### INSTRUCTION
Transcribe the portion of the forum excerpt on overlapping sets below between "Ex: Say there" and "have blue eyes)", inclusive.

### EXCERPTED PASSAGE
============================================================

But i am still confused about the logic behind below concept . Dear Fluke pls elaborate :

"x will be maximum when y is maximum. What is the maximum value for y
Max value for y = minimum of (40,70).
Because the number of students with brown hair is 40, the maximum number of students to have both brown hair and blue eyes can only be 40"

How can the number of students having neither brown hair nor blue eyes be maximized?

If the overlap between blue eyed guys and brown hair guys is increased; means the number of students having BOTH blue eyes and brown hair be increased. In terms of the set $n(A\cap B) is increased$

For simplicity;

Ex: Say there are 4 students(a,b,c,d);
1 student has brown hair and 2 students have blue eyes;

Stem says: 1 student has brown hair and 2 students have blue eyes;
minimum number of students who neither have blue eyes nor brown hair

Say
a-> brown hair (1 student has brown hair)
b,c-> blue eyes (2 students have blue eyes)
Number of students to have both blue eyes AND brown hair = 0
d-> doesn't have either blue eyes or brown hair. Count: 1

Maximum number of students who neither have blue eyes nor brown hair
Say
a-> brown hair & blue eyes
b-> blue eyes
Number of students to have both blue eyes AND brown hair = 1(a)
c,d-> doesn't have either blue eyes or brown hair: Count: 2

Mathematically; you can see;
To find the maximum number of students that have neither. We need to have maximum possible number of students that can have both.

============================================================

### STORED ROWS

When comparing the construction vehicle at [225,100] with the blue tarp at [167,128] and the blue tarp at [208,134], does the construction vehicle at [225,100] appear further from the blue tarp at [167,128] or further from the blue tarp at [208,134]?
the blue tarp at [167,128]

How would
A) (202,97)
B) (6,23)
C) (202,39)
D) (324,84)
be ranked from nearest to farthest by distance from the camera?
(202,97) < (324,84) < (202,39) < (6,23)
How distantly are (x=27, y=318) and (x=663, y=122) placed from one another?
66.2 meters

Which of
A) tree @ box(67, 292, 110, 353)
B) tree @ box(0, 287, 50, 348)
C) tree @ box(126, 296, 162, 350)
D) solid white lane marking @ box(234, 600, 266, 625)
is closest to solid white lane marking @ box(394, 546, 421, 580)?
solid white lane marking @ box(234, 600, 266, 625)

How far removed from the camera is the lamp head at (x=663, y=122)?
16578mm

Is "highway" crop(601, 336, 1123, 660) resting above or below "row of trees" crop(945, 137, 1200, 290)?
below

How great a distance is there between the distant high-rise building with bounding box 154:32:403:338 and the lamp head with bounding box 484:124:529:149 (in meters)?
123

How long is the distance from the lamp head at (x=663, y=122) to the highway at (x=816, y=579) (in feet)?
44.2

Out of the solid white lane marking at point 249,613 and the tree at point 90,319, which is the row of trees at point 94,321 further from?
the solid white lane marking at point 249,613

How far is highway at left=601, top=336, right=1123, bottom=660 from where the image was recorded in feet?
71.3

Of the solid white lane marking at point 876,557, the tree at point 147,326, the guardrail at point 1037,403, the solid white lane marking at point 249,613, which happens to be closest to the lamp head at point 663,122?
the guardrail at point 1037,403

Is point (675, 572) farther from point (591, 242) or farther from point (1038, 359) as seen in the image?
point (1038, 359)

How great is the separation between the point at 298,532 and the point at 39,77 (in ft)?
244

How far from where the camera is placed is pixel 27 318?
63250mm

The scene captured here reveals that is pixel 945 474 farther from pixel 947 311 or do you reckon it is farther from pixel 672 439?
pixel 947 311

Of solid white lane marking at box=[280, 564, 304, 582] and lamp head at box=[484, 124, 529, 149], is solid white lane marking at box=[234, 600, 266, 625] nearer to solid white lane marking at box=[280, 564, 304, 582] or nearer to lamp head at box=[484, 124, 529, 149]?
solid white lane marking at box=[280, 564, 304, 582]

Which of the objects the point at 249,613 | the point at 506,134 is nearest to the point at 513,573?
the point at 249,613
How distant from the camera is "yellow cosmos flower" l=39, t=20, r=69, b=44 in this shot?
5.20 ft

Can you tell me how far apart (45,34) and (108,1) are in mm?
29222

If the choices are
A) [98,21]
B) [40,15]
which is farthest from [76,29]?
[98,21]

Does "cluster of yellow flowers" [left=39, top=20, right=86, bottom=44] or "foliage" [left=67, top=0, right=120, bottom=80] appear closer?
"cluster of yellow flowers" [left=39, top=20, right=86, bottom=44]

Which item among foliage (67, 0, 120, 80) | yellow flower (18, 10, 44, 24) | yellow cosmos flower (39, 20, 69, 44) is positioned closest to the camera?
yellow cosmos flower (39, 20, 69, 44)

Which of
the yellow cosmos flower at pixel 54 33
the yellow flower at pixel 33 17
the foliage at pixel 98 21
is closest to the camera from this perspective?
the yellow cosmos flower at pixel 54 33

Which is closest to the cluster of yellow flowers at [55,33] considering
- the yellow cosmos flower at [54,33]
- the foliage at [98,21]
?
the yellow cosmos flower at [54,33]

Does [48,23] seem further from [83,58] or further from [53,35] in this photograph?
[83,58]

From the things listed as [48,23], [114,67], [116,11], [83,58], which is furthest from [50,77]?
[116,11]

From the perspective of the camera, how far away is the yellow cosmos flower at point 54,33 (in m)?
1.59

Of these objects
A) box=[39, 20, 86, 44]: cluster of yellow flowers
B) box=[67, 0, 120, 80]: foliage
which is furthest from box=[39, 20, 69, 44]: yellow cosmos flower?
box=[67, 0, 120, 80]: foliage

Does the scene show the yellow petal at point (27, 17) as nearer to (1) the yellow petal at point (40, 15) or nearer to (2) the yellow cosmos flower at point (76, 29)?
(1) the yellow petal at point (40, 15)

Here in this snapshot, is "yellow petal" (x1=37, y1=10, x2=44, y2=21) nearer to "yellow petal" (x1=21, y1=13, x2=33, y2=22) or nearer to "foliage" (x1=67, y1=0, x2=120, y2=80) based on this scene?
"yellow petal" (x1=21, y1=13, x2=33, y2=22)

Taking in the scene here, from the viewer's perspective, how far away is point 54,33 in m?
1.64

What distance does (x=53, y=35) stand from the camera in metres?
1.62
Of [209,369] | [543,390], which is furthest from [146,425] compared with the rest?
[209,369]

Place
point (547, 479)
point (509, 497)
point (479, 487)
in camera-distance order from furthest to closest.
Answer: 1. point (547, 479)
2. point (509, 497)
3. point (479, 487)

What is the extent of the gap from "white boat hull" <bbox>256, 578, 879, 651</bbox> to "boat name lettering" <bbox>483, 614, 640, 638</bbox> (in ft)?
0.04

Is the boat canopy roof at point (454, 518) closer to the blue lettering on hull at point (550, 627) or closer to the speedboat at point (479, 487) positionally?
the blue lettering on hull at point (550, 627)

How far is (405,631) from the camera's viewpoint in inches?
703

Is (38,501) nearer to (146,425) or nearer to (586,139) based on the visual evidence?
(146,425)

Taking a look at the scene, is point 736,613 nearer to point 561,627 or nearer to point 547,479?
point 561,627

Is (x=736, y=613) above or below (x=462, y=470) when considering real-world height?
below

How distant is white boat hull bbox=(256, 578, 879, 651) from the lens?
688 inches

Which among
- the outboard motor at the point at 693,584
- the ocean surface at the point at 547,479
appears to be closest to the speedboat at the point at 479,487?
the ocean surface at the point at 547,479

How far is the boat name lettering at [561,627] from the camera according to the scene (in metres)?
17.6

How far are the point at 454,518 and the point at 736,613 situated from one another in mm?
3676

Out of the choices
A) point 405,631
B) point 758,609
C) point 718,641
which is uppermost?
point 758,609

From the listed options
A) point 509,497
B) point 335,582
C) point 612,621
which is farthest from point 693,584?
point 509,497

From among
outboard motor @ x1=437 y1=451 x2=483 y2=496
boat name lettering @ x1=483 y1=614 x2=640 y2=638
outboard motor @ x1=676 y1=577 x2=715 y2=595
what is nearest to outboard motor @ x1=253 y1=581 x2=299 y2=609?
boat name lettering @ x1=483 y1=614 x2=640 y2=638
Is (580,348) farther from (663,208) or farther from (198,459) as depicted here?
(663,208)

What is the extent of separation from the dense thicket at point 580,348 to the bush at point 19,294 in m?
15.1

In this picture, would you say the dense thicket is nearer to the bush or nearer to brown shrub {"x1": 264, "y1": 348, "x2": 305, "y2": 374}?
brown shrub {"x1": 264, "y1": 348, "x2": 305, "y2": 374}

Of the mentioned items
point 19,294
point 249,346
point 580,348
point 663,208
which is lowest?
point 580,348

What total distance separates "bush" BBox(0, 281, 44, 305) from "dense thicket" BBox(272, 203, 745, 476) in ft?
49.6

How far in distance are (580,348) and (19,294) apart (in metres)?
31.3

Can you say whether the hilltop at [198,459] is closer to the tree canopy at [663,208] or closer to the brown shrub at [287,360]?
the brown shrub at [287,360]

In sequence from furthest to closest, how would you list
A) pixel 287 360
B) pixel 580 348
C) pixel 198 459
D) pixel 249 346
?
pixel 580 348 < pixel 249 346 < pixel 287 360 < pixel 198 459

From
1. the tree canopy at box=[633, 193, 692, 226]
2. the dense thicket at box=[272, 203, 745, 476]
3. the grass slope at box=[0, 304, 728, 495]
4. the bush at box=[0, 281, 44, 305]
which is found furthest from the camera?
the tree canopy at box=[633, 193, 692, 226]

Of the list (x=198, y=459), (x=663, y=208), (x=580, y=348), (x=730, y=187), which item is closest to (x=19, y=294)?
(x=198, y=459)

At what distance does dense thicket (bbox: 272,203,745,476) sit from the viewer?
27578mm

============================================================

### REPLY
Ex: Say there are 4 students(a,b,c,d);
1 student has brown hair and 2 students have blue eyes;

Stem says: 1 student has brown hair and 2 students have blue eyes;
minimum number of students who neither have blue eyes nor brown hair

Say
a-> brown hair (1 student has brown hair)
b,c-> blue eyes (2 students have blue eyes)